** start of Exercise materials **
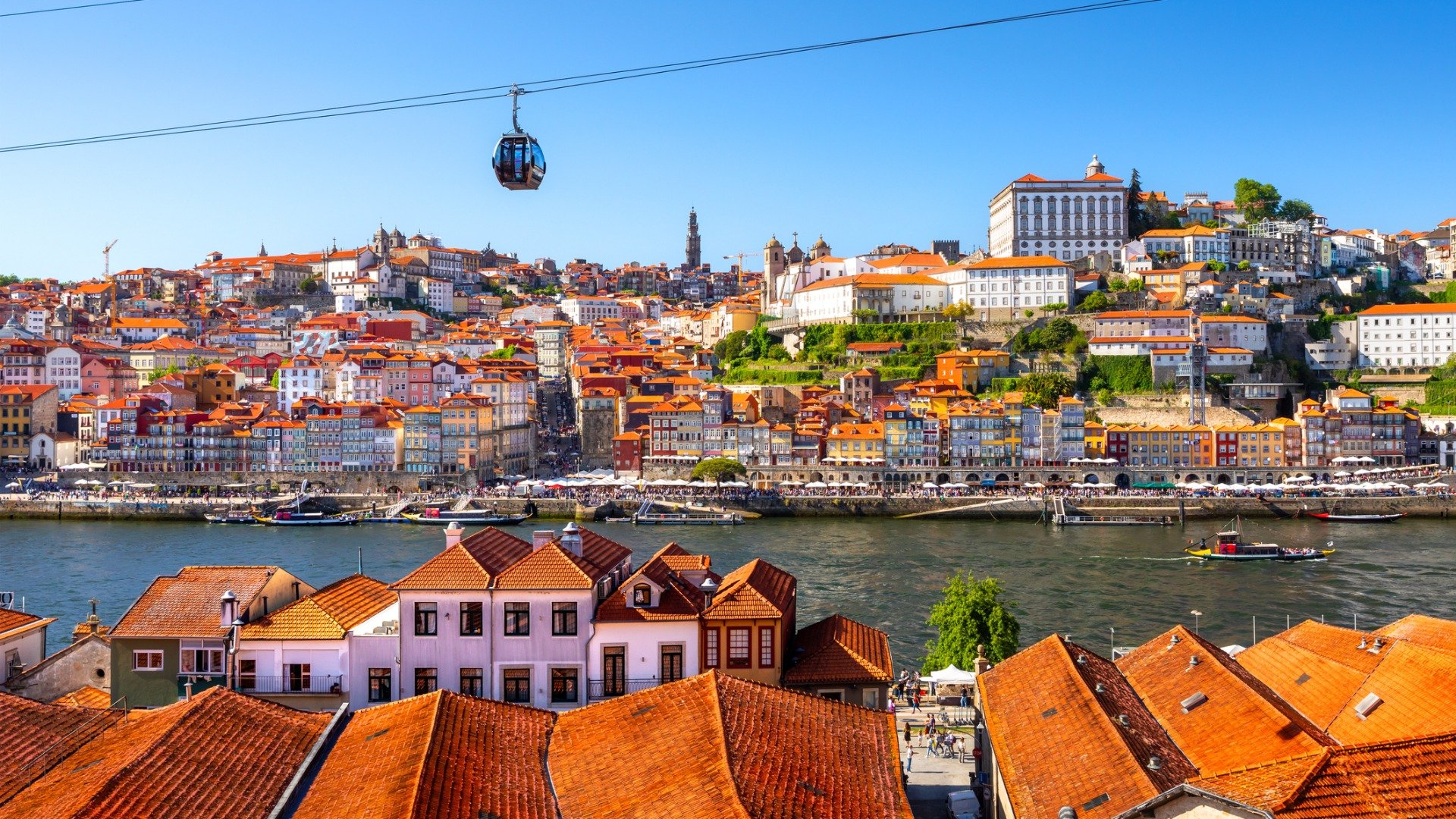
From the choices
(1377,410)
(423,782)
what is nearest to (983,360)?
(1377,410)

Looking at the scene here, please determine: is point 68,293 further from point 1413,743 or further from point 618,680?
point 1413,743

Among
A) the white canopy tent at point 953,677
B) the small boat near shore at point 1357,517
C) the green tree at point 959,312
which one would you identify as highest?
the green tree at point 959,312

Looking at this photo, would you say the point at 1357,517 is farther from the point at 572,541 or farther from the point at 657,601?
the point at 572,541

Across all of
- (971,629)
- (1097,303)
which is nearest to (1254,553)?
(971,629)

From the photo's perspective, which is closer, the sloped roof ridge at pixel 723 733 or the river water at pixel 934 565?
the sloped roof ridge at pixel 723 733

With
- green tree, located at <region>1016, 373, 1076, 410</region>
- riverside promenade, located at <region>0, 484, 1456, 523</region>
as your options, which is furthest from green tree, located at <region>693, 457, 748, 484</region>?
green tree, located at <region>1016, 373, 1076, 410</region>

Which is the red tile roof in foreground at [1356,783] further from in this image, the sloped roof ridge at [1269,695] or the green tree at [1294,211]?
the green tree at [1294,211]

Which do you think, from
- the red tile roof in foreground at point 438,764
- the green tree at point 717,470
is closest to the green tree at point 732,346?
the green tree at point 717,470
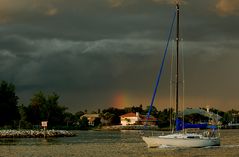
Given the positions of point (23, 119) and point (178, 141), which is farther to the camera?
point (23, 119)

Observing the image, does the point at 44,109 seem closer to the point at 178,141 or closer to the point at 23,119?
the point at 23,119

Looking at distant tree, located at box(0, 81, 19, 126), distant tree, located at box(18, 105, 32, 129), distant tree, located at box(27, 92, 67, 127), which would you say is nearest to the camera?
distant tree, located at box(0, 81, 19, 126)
** end of Exercise materials **
* [What the exercise asks] Turn the lines of the entries above, from the line containing "Which do you think, from" through the end of the entries, into a numbered list. Skip blank lines and leave out the pictures.

* [Output for this task]
1. Which do you think, from
2. - the red tile roof in foreground at point 438,764
3. - the green tree at point 717,470
4. is closest to the green tree at point 732,346?
5. the green tree at point 717,470
6. Given the positions of point (23, 119) and point (178, 141), which is farther to the camera?
7. point (23, 119)
8. Observing the image, does the point at 44,109 seem closer to the point at 178,141 or closer to the point at 23,119?
9. the point at 23,119
10. Looking at distant tree, located at box(0, 81, 19, 126), distant tree, located at box(18, 105, 32, 129), distant tree, located at box(27, 92, 67, 127), which would you say is nearest to the camera?
11. distant tree, located at box(0, 81, 19, 126)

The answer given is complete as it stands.